Five 9's because of the 7 Ps
A few years ago, I was sailing with an Air Force Colonel and a Navy Captain who introduced me to the old military adage of the 7 Ps: Prior Proper Planning Prevents Piss Poor Performace. It has since become a mantra that my team uses to help engineer uptime.
I believe one of the most undersold benefits of the cloud, and in particular Amazon Web Services, is its ability to enabled you to do your prior proper planning.
It is pretty common in a modern software development shop to have multiple environments for production, staging, development, etc. Great care is usually taken to make staging and production environments identical, although sometimes the staging and development environments run on less powerful hardware.
However, many times the data sets that these two environments connect too are different. You could have substantial differences in the size of your dataset or the domain of values in your dataset. So testing a large data migration in your staging environment might not be enough to prevent piss poor performance. A data migration task may run brilliantly in your staging environment, but it takes much longer to execute or encounters values that weren't anticipated in production.
Preventing piss poor performance is quite easy to solve in concept. Simply simulate the exactly environment you will be running against. This means an identical copy of your data and the infrastructure that powers it. Not rocket science, right? Then why doesn't it happen every time? It is usually because of a few costs that creep in.
1. Resource Costs
Production I.T. infrastructure is fairly costly. Costly enough that you usually don't have the spare infrastructure just sitting around to practice on. You might have something you can use, but it doesn't have the same power, memory or capacity. So you find yourself practicing on lower power hardware and making an educated guess on how it scales up to production. You might even get pretty good at this if you do it enough. But there is enough margin of error for piss poor performance to show up and bite you. This was the way many of my projects went before moving to the cloud and it made big projects risky and nerve racking.
2. Time Costs
Let's say you are lucky enough to have an exact copy of your production infrastructure sitting around to practice with. That gear still has to be configured. This can be time consuming, especially if your infrastructure isn't automated. The time for configuration becomes a cost of practicing, and you talk yourself out of practicing as often as you should. It's like never practicing your golf swing and expecting to step up to the tee and hit a hole-in-one...it might happen if luck is on your side.
Removing the Costs
These costs are practically eradicated by the cloud. You have the ability to start up and exact duplicate of your production infrastructure, practice and shut it back down. You pay only for the time it was on line. The costs for which will look very small in comparison to the cost of downtime.

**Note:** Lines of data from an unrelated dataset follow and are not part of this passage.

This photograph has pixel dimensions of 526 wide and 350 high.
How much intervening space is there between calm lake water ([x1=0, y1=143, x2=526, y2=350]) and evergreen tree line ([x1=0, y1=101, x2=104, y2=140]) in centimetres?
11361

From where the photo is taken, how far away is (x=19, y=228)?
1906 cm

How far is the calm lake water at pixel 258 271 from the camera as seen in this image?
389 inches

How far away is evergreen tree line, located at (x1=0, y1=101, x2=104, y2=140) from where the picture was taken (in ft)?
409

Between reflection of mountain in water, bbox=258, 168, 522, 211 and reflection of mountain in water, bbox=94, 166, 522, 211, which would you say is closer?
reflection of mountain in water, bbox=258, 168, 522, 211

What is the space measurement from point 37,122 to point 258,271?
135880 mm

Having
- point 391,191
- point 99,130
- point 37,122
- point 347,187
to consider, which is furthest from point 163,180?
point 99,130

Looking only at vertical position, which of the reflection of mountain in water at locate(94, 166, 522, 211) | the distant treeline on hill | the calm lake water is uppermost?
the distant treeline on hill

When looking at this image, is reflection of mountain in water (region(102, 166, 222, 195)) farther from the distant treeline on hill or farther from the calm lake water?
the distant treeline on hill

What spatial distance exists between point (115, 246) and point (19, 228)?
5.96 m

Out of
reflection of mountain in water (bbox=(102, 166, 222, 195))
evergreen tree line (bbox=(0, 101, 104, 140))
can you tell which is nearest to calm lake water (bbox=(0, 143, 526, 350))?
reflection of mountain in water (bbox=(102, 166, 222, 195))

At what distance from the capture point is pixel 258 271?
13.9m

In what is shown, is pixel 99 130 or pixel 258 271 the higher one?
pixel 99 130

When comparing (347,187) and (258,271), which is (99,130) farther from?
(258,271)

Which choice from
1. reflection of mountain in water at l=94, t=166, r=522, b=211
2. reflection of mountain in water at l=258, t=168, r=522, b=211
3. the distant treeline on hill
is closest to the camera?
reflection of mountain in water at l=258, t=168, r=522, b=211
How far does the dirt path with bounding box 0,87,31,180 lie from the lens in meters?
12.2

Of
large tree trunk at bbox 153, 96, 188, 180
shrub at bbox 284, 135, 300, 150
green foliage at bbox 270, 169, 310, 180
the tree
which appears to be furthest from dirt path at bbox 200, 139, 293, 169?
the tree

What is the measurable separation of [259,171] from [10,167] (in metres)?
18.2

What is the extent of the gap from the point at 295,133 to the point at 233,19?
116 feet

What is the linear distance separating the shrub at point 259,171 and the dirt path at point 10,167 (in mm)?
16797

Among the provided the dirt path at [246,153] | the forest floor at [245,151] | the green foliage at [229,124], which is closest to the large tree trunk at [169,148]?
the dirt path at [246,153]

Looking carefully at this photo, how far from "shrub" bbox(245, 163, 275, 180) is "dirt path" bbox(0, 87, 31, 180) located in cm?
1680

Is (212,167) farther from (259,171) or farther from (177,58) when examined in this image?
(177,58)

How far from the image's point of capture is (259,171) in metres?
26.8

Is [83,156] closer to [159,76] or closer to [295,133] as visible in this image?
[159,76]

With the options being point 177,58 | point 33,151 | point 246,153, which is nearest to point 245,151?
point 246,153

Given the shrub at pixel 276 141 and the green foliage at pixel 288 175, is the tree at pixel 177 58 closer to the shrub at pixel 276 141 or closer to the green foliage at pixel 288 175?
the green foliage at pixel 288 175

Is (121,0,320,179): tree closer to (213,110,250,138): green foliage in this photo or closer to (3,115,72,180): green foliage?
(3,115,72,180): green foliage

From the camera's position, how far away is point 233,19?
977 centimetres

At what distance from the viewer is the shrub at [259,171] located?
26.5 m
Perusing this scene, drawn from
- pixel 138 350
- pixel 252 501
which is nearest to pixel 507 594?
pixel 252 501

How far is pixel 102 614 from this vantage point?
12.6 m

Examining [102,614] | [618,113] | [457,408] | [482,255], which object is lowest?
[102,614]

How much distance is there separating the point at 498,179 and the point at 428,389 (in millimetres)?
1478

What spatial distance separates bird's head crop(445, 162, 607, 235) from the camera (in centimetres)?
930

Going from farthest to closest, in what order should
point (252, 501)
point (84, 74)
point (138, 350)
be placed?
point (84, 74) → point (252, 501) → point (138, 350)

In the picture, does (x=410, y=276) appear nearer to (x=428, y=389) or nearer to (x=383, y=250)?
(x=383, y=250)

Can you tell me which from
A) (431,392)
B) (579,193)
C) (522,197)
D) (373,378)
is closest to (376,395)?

To eliminate the time costs, you need to rely on infrastructure automation. In all fairness this isn't unique to the cloud, but many organizations with their own data centers don't have the same level of automation that is available in the cloud. Amazon Web Services has some great infrastructure automation technology and the time invested in it will be paid back. By automating your infrastructure you can eliminate the time costs associate with configuring the infrastructure.
With these two costs eliminated, you have a low cost framework for experimentation and planning. You can practice until you have the confidence that your deployment is predictably repeatable. And that's how Prior Proper Planning Prevents Piss Poor Performance.